The plaintiff relies on both tests on his motion.
[5] The plaintiff has not demonstrated that there is any conflict in principle between the motion judge’s decision here and that reached in other cases, as opposed to cases that reached different conclusions based on different facts. Indeed, the plaintiff does not even point to a decision that is in conflict. It is not surprising that no conflicting cases can be identified since this is a pleadings motion and such motions will almost always turn on their own particular facts, including the contents of the particular pleading that is in issue.
[6] In terms of the second test for leave to appeal, the plaintiff has not pointed to anything that would satisfy me that there is good reason to doubt the correctness of the motion judge’s decision. The motion judge exercised her discretion in an appropriate manner. She found that the amended statement of claim, as drafted, failed to properly set out any cause of action and she gave detailed reasons for her conclusions. Notwithstanding that the plaintiff had already been given one opportunity to amend his claim, the motion judge provided him with another opportunity. In the end result, the motion judge went out of her way to grant another indulgence to the plaintiff to properly plead his claim.

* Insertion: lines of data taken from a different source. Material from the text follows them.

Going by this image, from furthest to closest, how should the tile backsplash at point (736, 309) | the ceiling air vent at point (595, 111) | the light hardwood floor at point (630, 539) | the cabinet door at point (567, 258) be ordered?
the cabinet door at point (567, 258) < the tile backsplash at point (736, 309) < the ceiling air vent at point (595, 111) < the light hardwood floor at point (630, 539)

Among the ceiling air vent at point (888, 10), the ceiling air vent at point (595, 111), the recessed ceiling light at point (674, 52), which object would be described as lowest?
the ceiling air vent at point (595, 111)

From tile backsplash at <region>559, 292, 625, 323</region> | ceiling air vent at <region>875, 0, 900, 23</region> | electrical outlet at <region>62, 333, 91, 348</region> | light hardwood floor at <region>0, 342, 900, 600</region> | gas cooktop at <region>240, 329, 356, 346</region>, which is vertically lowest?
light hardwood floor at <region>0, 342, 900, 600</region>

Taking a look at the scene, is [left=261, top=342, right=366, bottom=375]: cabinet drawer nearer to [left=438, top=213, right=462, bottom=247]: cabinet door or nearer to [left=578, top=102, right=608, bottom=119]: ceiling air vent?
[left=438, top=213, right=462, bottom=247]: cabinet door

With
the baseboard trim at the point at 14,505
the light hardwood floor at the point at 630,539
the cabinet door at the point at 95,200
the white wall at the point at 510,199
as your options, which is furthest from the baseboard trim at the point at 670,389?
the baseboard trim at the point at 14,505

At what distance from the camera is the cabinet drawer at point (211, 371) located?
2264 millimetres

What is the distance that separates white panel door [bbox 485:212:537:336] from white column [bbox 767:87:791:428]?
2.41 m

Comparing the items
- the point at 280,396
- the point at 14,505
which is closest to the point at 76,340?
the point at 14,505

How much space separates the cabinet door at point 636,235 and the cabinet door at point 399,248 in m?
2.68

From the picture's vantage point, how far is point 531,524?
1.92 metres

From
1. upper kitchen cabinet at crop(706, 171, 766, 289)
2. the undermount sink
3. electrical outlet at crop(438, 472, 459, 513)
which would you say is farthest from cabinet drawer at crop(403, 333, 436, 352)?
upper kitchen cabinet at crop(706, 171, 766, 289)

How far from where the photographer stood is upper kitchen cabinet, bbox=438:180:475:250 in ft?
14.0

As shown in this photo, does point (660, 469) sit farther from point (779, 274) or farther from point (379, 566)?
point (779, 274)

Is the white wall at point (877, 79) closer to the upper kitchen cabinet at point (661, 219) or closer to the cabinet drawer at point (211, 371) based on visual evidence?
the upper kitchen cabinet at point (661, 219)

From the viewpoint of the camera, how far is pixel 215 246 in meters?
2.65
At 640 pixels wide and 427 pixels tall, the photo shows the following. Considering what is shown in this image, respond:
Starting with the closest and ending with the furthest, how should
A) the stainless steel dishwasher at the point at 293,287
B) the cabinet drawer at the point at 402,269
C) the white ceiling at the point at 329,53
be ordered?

[7] Aside from those conclusions, I do not find that an appeal is desirable or that the issue raised is of such importance that leave to appeal ought to be granted under the second branch of either test. As I said on an earlier occasion:
Accordingly, it should be the rare or unusual case where a pleadings issue ought to warrant the time and attention of a reviewing court by way of an appeal.[^1]

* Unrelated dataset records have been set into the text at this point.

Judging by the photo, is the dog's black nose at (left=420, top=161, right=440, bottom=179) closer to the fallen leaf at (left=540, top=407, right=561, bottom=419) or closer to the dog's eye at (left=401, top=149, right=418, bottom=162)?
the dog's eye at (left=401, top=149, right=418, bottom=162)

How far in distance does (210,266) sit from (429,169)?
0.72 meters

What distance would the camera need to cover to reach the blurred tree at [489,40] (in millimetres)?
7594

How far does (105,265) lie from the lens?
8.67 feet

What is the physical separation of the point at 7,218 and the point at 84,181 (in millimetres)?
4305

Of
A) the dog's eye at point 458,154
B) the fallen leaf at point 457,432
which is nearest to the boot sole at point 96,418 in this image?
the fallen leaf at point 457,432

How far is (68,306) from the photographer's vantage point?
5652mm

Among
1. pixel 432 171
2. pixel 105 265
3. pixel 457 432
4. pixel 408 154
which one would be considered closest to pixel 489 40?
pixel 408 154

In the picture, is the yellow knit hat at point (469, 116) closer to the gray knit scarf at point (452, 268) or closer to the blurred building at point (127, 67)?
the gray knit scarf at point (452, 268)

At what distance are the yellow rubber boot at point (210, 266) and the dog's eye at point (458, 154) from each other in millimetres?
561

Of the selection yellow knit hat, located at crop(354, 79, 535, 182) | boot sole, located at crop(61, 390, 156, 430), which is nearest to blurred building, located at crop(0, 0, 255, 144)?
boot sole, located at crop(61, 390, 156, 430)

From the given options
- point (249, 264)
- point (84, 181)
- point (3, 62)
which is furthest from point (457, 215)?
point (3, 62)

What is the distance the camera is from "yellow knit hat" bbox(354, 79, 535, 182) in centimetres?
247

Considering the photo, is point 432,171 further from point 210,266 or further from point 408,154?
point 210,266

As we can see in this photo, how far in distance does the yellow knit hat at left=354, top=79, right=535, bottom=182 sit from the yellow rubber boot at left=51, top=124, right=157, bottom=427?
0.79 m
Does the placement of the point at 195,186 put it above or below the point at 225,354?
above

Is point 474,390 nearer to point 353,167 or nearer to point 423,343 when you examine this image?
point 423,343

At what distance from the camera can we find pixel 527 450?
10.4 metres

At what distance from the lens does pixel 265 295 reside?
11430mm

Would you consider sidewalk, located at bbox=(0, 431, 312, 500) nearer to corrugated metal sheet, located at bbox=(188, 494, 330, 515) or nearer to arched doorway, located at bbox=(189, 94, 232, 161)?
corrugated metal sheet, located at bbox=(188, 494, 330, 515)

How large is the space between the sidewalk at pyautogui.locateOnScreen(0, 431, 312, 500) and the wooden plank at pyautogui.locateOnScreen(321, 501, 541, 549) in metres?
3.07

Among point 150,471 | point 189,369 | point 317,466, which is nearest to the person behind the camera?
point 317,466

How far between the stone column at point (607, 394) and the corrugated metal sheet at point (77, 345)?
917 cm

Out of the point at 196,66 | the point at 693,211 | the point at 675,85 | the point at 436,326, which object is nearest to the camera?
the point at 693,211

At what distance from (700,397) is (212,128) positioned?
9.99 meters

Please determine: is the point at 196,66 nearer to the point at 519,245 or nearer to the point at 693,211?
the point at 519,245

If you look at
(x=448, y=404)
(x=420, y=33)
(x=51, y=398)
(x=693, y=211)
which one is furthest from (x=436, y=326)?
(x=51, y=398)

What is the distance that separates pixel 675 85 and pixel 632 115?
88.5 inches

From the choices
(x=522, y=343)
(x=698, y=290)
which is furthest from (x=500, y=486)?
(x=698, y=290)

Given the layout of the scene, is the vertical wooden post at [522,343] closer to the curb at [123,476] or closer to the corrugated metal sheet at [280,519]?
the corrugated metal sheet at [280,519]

[8] Consequently, the motion for leave to appeal is dismissed.
[9] In terms of costs, the responding party seeks costs on a full or substantial indemnity basis. I do not see any reason to award costs of a full indemnity basis. There is, however, a reason to award costs on a substantial indemnity basis. The plaintiff has made serious allegations against the responding party, in terms of his conduct, that are particularly egregious given that the responding party is a lawyer. For example, the plaintiff alleged that the responding party “falsified” his affidavit. The plaintiff also made disparaging comments about the conduct of counsel for the responding party.

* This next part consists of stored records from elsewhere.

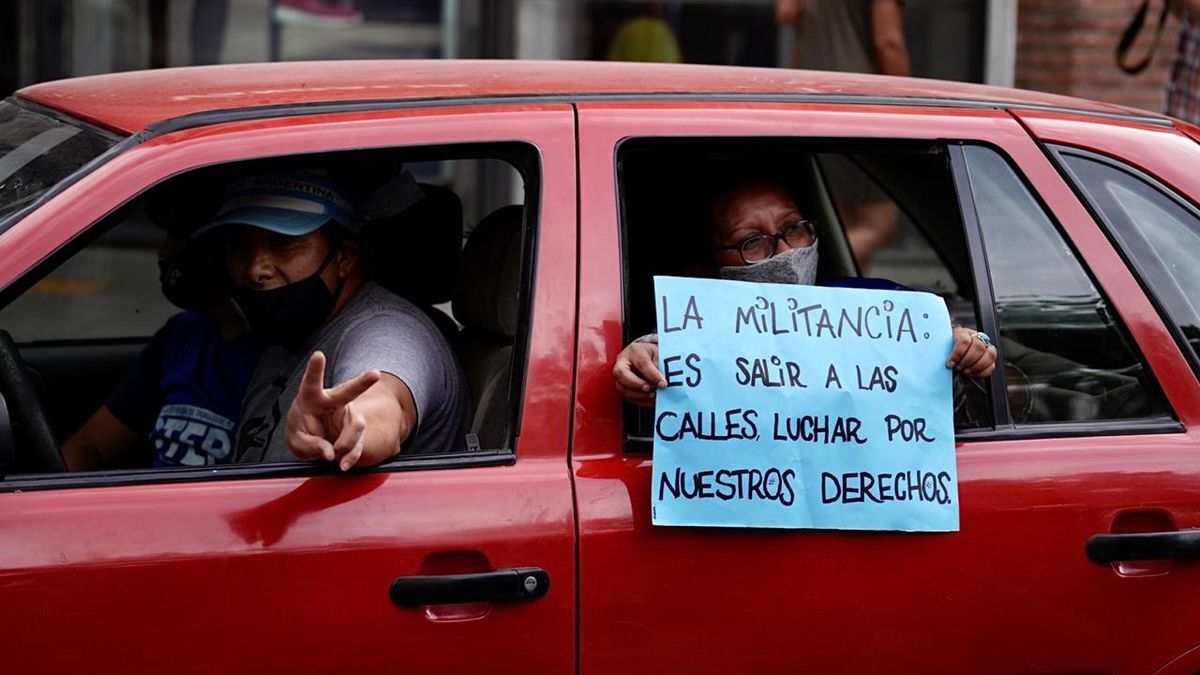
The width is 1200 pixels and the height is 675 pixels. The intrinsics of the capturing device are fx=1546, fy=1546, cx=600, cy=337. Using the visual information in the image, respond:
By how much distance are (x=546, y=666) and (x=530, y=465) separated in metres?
0.32

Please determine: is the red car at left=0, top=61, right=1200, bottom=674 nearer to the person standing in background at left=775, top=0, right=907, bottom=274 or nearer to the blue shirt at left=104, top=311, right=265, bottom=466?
the blue shirt at left=104, top=311, right=265, bottom=466

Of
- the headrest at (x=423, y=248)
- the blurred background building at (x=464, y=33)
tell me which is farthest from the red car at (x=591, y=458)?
the blurred background building at (x=464, y=33)

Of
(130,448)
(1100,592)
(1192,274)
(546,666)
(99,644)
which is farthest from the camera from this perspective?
(130,448)

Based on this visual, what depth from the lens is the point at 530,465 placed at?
98.8 inches

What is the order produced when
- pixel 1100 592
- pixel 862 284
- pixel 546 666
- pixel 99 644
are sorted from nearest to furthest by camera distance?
1. pixel 99 644
2. pixel 546 666
3. pixel 1100 592
4. pixel 862 284

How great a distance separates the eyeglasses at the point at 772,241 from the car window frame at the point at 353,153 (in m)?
0.63

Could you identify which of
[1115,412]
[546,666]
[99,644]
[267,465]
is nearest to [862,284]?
[1115,412]

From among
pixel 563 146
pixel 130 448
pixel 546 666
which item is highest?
pixel 563 146

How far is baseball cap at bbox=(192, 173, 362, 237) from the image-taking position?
2.91 meters

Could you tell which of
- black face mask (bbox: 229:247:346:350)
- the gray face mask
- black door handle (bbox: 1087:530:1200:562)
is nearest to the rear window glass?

[10] A party must be very careful about making allegations that impugn the integrity of another party. In this case, not only do those allegations appear to be unfounded, they are also unnecessary to any issue properly raised in the motion. The situation is made worse by the fact that the plaintiff is himself a lawyer and is properly held to a higher standard in this respect when acting on his own behalf. It is clear in the case law that making “allegations of improper conduct seriously prejudicial to the character or reputation of a party” is a proper basis upon which to make an award of costs on the higher substantial indemnity scale.[^2] I am satisfied that is the case here.
[11] Consequently, I fix the costs of the motion for leave to appeal on a substantial indemnity basis in the amount of $5,000 inclusive of disbursements and HST payable by the plaintiff to the responding party within thirty days.
NORDHEIMER J.
DATE: June 5, 2017
[^1]: Apotex Inc. v. Pfizer Ireland Pharmaceuticals, 2016 ONSC 7193 at para. 10
[^2]: Murano v. Bank of Montreal (1998), 1998 5633 (ON CA), 41 O.R. (3d) 222 (C.A.)